En directe streaming depuis la chapelle de la Maison Sainte-Marthe, le pape a médité dans son homélie sur « la familiarité » du chrétien avec le Seigneur : mais il s’agit d’une familiarité « toujours communautaire », a-t-il ajouté. « Oui, elle est intime, elle est personnelle mais en communauté. Une familiarité sans communauté, une familiarité sans le Pain, une familiarité sans l’Eglise, sans le peuple, sans les sacrements, est dangereuse. Elle peut devenir une familiarité – disons-le – gnostique, une familiarité seulement pour moi, détachée du peuple de Dieu. »

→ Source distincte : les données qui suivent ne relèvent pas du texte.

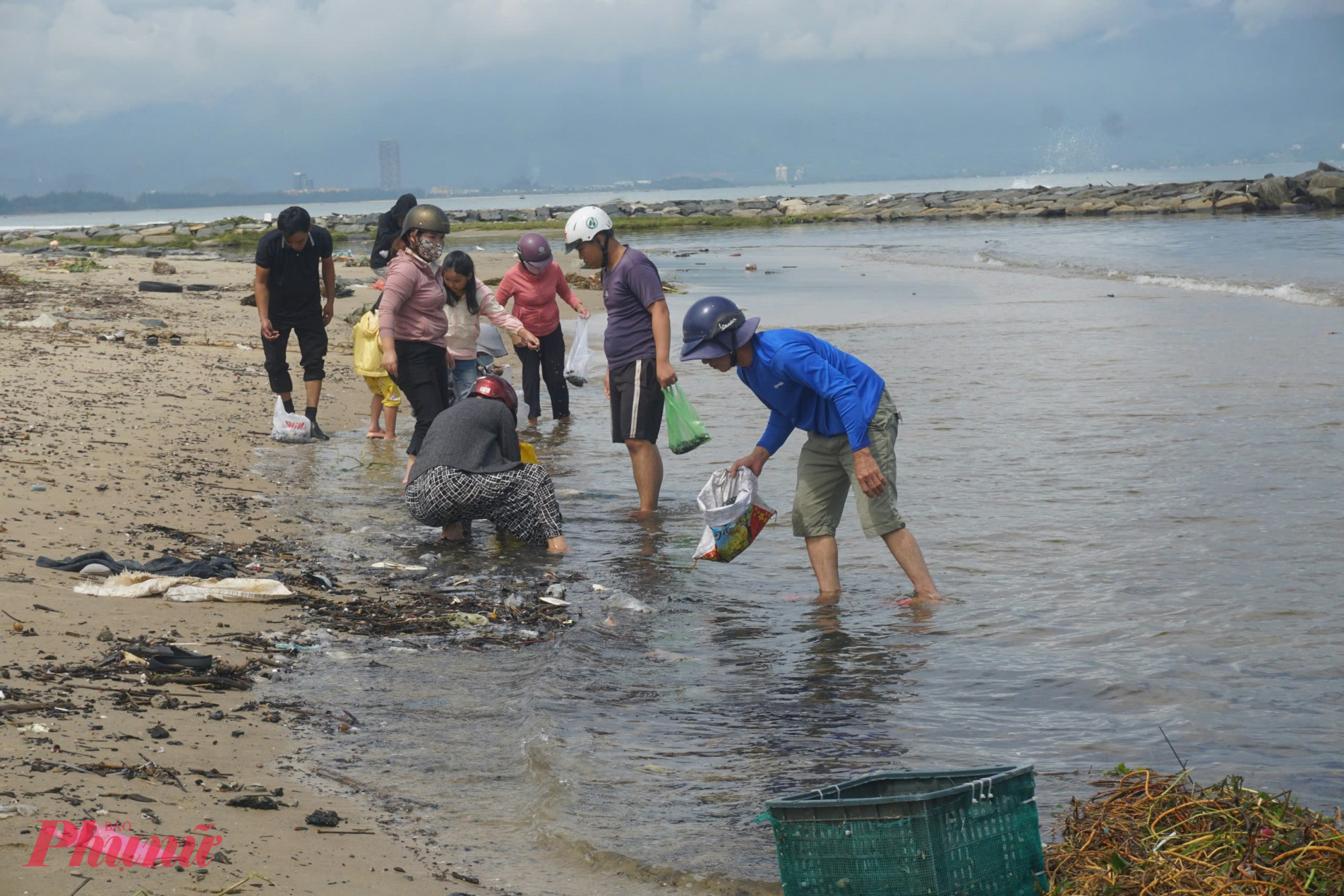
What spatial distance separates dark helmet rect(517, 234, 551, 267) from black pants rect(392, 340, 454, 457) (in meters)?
2.24

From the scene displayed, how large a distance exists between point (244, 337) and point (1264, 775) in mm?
14325

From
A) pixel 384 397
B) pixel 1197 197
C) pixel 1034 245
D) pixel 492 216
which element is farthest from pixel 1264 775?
pixel 492 216

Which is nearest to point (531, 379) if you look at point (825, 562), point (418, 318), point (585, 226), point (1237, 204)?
point (418, 318)

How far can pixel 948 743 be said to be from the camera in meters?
4.55

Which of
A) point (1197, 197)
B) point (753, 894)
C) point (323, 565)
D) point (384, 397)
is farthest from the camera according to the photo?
point (1197, 197)

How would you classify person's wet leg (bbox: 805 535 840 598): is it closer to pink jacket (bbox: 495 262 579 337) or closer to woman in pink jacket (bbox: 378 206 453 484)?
woman in pink jacket (bbox: 378 206 453 484)

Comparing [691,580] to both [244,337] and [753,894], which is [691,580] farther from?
[244,337]

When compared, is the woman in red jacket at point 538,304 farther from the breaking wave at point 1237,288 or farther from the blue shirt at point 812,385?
the breaking wave at point 1237,288

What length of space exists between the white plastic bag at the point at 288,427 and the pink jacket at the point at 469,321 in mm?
2173

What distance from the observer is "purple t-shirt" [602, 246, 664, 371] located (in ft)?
25.2

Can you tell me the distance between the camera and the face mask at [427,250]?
26.3 ft

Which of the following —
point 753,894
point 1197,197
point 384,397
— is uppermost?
point 1197,197

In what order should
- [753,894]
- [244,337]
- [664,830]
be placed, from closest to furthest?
[753,894], [664,830], [244,337]

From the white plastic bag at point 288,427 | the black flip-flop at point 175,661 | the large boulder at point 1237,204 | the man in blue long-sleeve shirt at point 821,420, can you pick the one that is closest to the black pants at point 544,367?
the white plastic bag at point 288,427
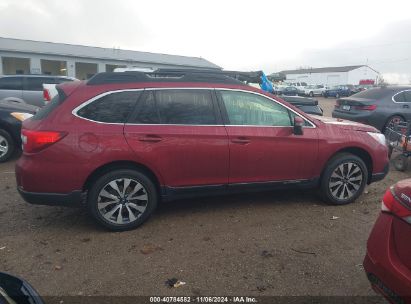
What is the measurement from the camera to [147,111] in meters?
4.22

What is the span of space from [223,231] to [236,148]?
100 cm

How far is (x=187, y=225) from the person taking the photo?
4414mm

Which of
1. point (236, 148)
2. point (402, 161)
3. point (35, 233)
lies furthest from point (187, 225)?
point (402, 161)

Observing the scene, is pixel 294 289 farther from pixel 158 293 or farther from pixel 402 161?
pixel 402 161

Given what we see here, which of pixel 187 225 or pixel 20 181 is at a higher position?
pixel 20 181

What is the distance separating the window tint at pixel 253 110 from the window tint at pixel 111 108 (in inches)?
45.5

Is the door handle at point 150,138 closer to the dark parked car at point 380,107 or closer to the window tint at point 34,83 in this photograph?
the dark parked car at point 380,107

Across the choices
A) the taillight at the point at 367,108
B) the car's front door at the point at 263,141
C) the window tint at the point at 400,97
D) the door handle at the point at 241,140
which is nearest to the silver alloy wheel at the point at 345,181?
the car's front door at the point at 263,141

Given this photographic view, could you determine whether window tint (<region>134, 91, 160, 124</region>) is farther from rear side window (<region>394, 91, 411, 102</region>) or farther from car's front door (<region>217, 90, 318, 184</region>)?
rear side window (<region>394, 91, 411, 102</region>)

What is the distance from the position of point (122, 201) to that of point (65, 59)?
1372 inches

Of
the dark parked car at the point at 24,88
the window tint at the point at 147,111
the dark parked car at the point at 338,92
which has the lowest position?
the window tint at the point at 147,111

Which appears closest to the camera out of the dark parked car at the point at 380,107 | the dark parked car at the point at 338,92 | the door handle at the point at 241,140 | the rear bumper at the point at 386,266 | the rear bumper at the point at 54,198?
the rear bumper at the point at 386,266

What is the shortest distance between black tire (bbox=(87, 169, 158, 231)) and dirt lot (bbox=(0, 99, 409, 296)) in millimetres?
120

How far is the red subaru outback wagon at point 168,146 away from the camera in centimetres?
392
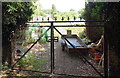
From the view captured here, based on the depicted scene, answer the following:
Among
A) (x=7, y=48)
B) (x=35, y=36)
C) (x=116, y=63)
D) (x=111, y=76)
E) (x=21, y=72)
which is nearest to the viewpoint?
(x=116, y=63)

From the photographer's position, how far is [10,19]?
3785 millimetres

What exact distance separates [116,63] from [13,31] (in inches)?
128

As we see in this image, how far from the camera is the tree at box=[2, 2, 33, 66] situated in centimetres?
371

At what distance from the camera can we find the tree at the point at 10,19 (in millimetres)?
3713

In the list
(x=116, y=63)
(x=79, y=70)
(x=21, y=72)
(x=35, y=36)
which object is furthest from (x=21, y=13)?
(x=35, y=36)

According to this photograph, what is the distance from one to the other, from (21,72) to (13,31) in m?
1.36

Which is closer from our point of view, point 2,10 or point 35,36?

Le confinement oblige à des aménagements, mais il faudra « sortir du tunnel », pas « y rester », a-t-il prévenu.

Voici notre traduction de l’homélie du pape.

Homélie du pape François

Les disciples étaient des pêcheurs : Jésus les avait appelés pendant leur travail. André et Pierre travaillaient avec leurs filets. Ils laissèrent leurs filets et suivirent Jésus (cf. Mt 4,18-20). Jean et Jacques, pareil : ils laissèrent leur père et les jeunes qui travaillaient avec eux et ils suivirent Jésus (cf. Mt 4,21-22). L’appel s’est fait dans leur métier de pêcheurs. Et ce passage de l’Évangile d’aujourd’hui, ce miracle de la pêche miraculeuse nous fait penser à une autre pêche miraculeuse, celle que raconte Luc (cf. Lc 5,1-11) où il est arrivé la même chose. Ils ont pris du poisson, alors qu’ils pensaient ne rien avoir. Après sa prédication, Jésus a dit : “Avance au large” – “Mais nous avons peiné toute la nuit sans rien prendre !” – “Allez”. “Sur ta parole – dit Pierre – je vais jeter les filets.” Il pêchèrent une telle quantité – dit l’Évangile – qu’il furent saisis d’“un grand effroi” (cf. Lc 5,9), par ce miracle. Aujourd’hui, dans cette autre pêche, on ne parle pas d’effroi. On voit un certain naturel, on voit qu’il y a eu du progrès, un cheminement dans la connaissance du Seigneur, dans l’intimité avec le Seigneur ; je dirais que c’est le mot juste : dans la familiarité avec le Seigneur. Quand Jean vit cela, il dit à Pierre : “C’est le Seigneur !”, et Pierre s’habilla et se jeta à l’eau pour aller vers le Seigneur (cf. Jn 21,7). La première fois, il s’était agenouillé devant Lui : “Éloigne-toi de moi, Seigneur, car je suis un homme pécheur.” (cf. Lc 5,8). Cette fois-ci il ne dit rien, c’est plus naturel. Personne ne demandait : “Qui es-tu ?”. Ils savaient que c’était le Seigneur, la rencontre avec le Seigneur était naturelle. La familiarité des apôtres avec le Seigneur avait grandi.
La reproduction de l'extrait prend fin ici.